Still, it is important for us to realize that “the Jews” in Jesus’ day were not a monolithic group that altogether were antagonistic toward Jesus or his followers. In John, that language was more representing his time period than it was Jesus’. Some of the Jews did believe Jesus was the Messiah, others did not see him that way. What’s more, while some of the Jewish leadership and the Roman rulers had Jesus put to death, the common Jewish person would not have wanted any Jew to be crucified by the Romans. “The Jews” as a whole were not responsible for Jesus’ death. The Roman Empire, under the leadership of Pontius Pilate, was responsible for that.

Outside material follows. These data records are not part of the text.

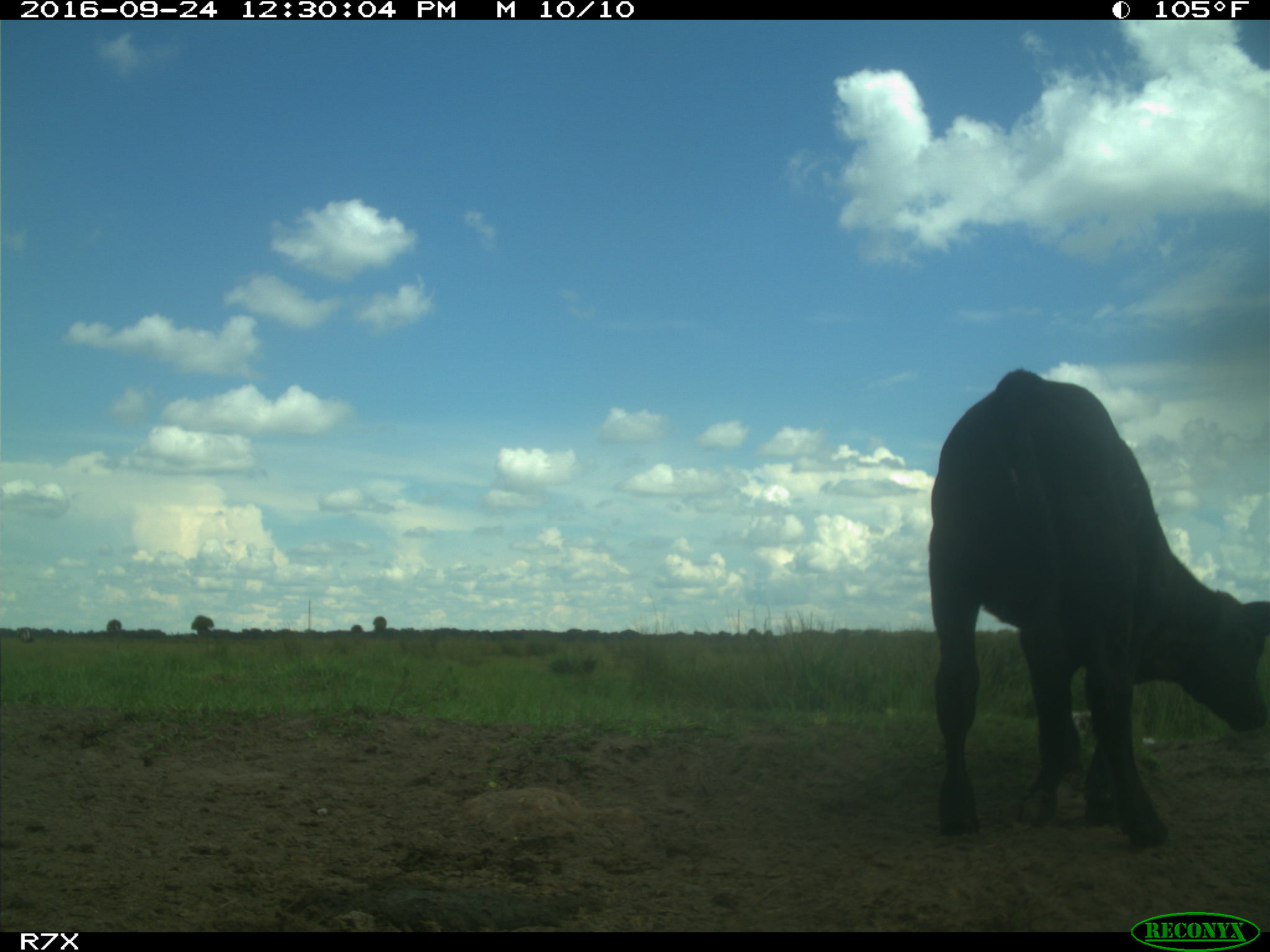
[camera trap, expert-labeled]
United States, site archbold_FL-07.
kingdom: Animalia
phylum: Chordata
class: Mammalia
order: Artiodactyla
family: Bovidae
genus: Bos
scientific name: Bos taurus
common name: domestic cow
Bos taurus (domestic cow).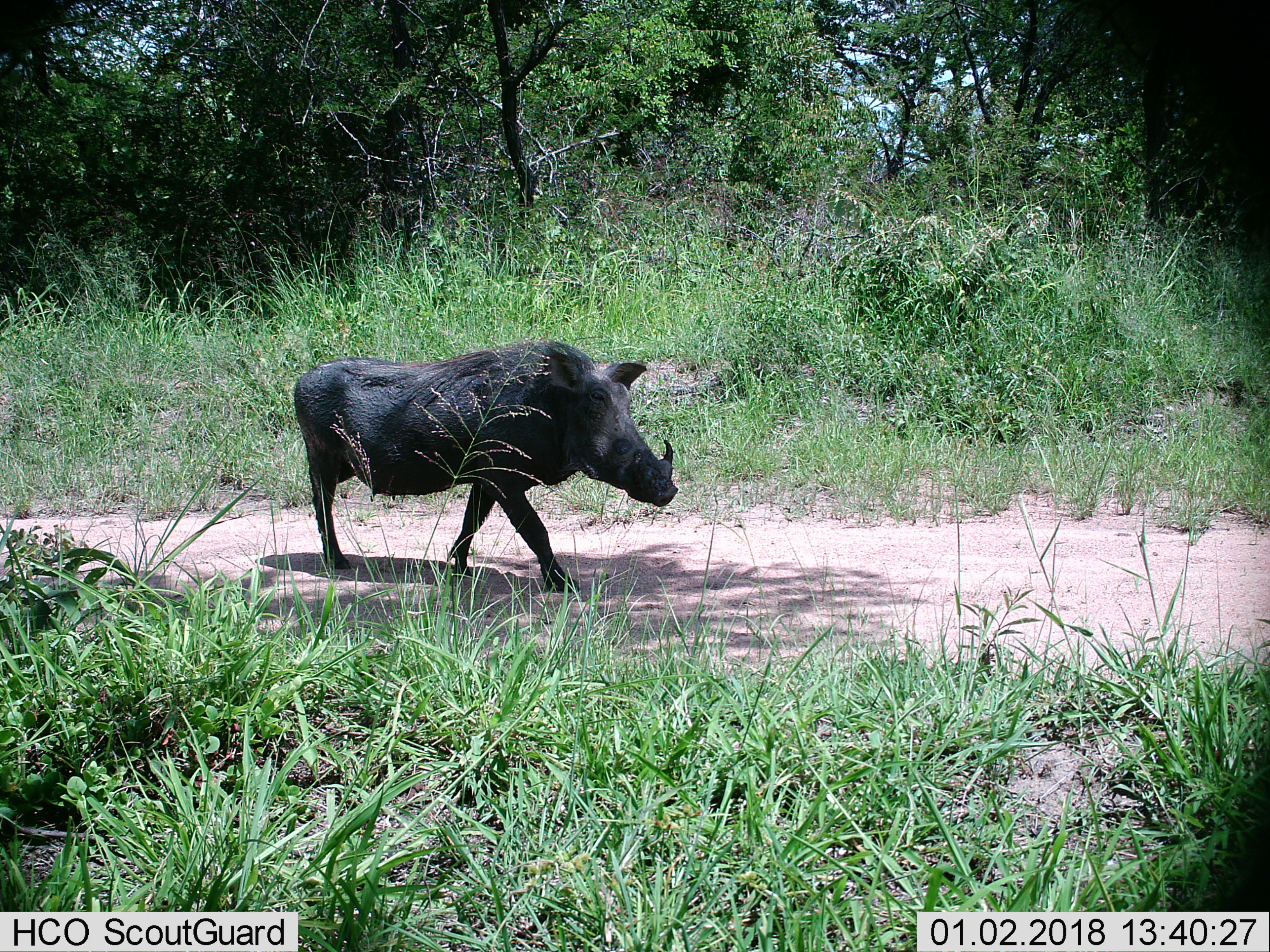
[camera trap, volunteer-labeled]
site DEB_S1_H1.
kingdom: Animalia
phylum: Chordata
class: Mammalia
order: Artiodactyla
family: Suidae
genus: Phacochoerus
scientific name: Phacochoerus africanus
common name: warthog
Warthog (Phacochoerus africanus), count 1. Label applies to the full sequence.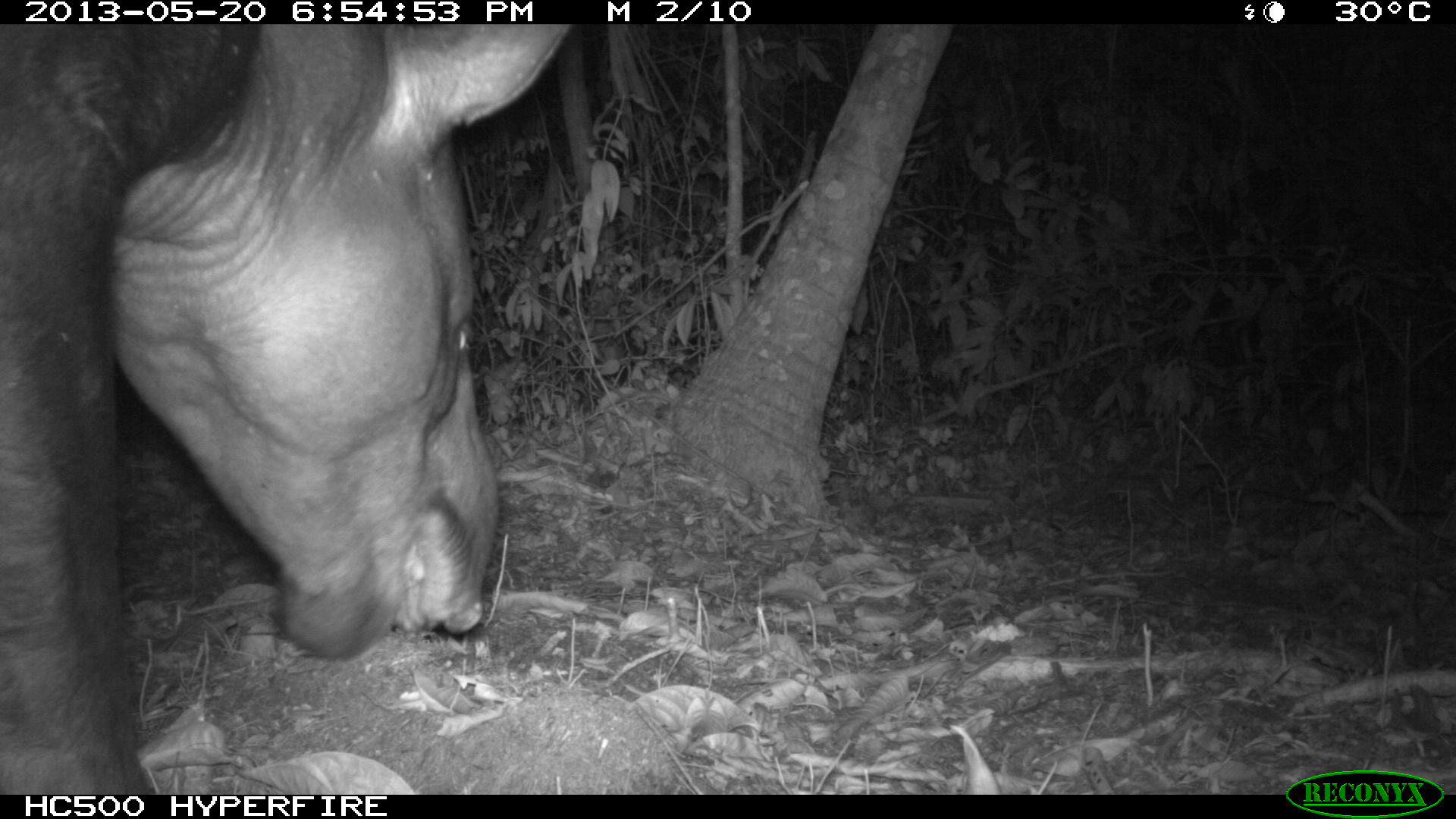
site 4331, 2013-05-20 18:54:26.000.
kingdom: Animalia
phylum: Chordata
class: Mammalia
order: Perissodactyla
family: Tapiridae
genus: Tapirus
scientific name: Tapirus bairdii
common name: baird's tapir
Tapirus bairdii (baird's tapir), count 1, sex male.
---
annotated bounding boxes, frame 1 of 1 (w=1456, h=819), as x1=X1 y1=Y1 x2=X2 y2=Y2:
tapirus bairdii: x1=0 y1=23 x2=576 y2=793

The challenge for us is to begin, if we haven’t already, to stop viewing Christianity through an “us” versus “them” mentality. In God there is no “them”, there is only “us”. God created us all and loves us all and calls us all to be in relationship with God. Jesus Christ did not come create more divisions than already exist in the world; rather, Jesus came to unite us all to God through him. Let us be reminded of that and live into it.

THOUGHT OF THE DAY
Be reminded of Christ and begin to model Christ in your lives and in the world around you.

PRAYER
Lord, draw me in closer to you and empower me to witness to others your love and grace. Amen.